Hello again everyone. I know it’s been awhile. I’ve been busy. Thanks for waiting on me to return. It’s so appreciated. :P
Anyway today I want to talk about the difference between perceived and actual depth of subject in popular culture. That is, in popular culture, I find that merely stating the obvious, if it aligns with a certain point of view, is perceived as “deep,” while the other view is “shallow,” when this may or may not actually be the case.
First case in point: Most of society has been trained since we were young to be regretful of our “consumer-based” tendencies, and big corporations and the like. Maybe this is just me, but this sort of thing, has been around since I was a small child. And who doesn’t prefer to shop at Mom-and-Pop Bookstore than Barnes and Noble, when we can? But of course Barnes and Noble is usually cheaper, so we tend to end up just going there and then feeling bad about it. Of course today I’m not going to go into whether or not that’s justified, but certainly the anti-corporate point of view is sort of knee-jerk whenever you really think about it. To end up pro-corporate you have to seriously go into economics and how corporations help third-world countries go through industrial revolutions to become first world countries, and practically no one thinks about it that long. So isn’t that the “deep” point? Anyway, that’s not the point.
I want to talk about Fight Club. Mostly the movie; I haven’t read the book and have no intention to do so.
Fight Club is an excellent movie. But that’s all it is. I don’t know if Chuck Palahniuk intended on it just being a good book/film, or if he really believed the drivel he is touting in the movie. And it’s not even that it’s necessarily wrong, it’s just that it’s obvious.
For those unfamiliar, in the film Tyler Durden starts a project called “Project Mayhem,” whose ultimate goal is to end the existence of corporations and financial institutions through their overthrow by their workers who have all become part of Project Mayhem.
This is a thinly veiled Communist Revolution, with the workers overthrowing their dirty Capitalist masters. But I can’t tell you how many people I’ve seen watch this film and talk about their “eyes being opened.” And I’m like, “About what?” Most of these people were left-leaning and believed in the evil of corporations, true or not, to begin with. So does “deep” just mean “I agreed with it from the get-go and it pointed it out?” Maybe.

[Instructions]
1. Reproduce the post on Fight Club word for word, starting with "For those unfamiliar, in" and going on through "of Project Mayhem.".
2. Write the next part of the post on Fight Club, picking up after its last sentence.
Nothing in the listing is needed.

[Dataset entries]
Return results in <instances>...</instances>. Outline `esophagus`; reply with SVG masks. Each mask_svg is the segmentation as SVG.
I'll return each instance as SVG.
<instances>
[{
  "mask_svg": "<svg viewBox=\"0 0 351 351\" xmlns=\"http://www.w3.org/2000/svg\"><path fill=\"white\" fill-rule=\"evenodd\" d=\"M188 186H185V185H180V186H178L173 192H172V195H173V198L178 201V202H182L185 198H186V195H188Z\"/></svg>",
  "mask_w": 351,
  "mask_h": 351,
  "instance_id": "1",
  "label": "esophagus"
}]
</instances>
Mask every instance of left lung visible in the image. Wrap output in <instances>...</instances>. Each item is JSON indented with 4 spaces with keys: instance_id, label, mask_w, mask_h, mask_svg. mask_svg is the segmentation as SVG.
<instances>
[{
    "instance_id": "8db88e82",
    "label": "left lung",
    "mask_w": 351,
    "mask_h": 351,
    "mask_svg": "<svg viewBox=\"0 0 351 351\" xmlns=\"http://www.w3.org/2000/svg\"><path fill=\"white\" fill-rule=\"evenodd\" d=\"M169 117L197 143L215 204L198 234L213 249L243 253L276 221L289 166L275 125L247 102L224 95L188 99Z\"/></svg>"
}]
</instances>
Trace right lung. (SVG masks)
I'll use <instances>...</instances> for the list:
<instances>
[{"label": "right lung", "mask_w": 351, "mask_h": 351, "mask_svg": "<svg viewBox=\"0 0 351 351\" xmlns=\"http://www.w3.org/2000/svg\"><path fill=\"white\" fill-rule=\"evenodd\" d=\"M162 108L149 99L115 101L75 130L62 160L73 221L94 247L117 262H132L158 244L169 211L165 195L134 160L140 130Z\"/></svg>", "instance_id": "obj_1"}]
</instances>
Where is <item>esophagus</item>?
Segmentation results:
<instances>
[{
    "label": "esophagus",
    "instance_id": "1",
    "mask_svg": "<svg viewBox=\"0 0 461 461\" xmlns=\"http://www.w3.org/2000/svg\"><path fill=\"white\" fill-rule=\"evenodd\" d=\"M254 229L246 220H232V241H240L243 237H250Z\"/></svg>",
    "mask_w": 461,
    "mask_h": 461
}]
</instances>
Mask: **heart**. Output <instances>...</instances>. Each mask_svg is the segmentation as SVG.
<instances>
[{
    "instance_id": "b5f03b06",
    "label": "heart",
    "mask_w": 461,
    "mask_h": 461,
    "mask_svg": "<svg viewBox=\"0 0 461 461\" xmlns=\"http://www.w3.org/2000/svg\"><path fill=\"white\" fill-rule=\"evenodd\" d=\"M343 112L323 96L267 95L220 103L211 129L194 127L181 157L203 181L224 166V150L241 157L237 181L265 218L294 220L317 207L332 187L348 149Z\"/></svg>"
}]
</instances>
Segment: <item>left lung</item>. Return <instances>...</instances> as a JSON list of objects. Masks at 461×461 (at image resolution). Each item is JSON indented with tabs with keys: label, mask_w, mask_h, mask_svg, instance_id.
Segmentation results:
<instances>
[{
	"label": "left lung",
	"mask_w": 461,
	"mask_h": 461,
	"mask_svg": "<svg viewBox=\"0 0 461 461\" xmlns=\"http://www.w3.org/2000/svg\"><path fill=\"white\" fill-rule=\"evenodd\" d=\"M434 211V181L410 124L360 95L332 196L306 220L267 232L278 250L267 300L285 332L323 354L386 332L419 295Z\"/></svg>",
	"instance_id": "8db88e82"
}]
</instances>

[Final answers]
1.
For those unfamiliar, in the film Tyler Durden starts a project called “Project Mayhem,” whose ultimate goal is to end the existence of corporations and financial institutions through their overthrow by their workers who have all become part of Project Mayhem.

2.
The same seems to be true in Handlebars By Flobots. This is a song I’ve seen pass around, and it’s another that people keep telling me is, like, so deep.
This one basically has the same message. Do you have few aspirations for yourself? Do you like “the community?” Then you’re peace-loving! Do you want to make money and run a company? Then you must be a warmonger! How dare you choose the path of moneymaking? You killed “the community!”
The whole song is rubbish, but I get a lot of people telling me how wonderful the song is because it’s “so deep.” And really its not. Especially when you have the video in front of you, the message is thinly veiled and the song itself is musically forgettable. And after all that, its message is again the belief that many of those people had before.
Apparently depth in popular culture merely means pointing out the beliefs of the consumer through analogy.
This brings me to works like The Rocky Horror Picture Show, which lives in the delicate balance between utter nonsense and depth. Of course on the one side you have songs like I Am The Walrus by the Beatles, and The Rocky Horror Picture Show nears that boundary, and might even cross it. I might be even more duped than those who think it has a single-layered meaning. But that’s not the point.
The Rocky Horror Picture Show lives in cult-following-world, constantly misinterpreted or not interpreted at all. But the reason it is relevant to this discussion is because it is a satire of everything that I have been talking about. By merely bringing up the topic of taboo sexual fetishes and not cringing at them, those who see it immediately jump to the conclusion that it is a deep commentary on sexual repression in our society. But the joke is on them. The movie is ridiculous and has no real commentary on sexual taboo, it just makes a big show of it all. And in doing so it not only laughs at societal norms and sexual repression, but those who think that merely bringing up the topic is “deep.” Think about that next time you go to a live show.
Actually don’t. The live shows aren’t about that at all. They are about stress relief. (Which is also partially what Fight Club is about). But I digress. Take it away, Lips!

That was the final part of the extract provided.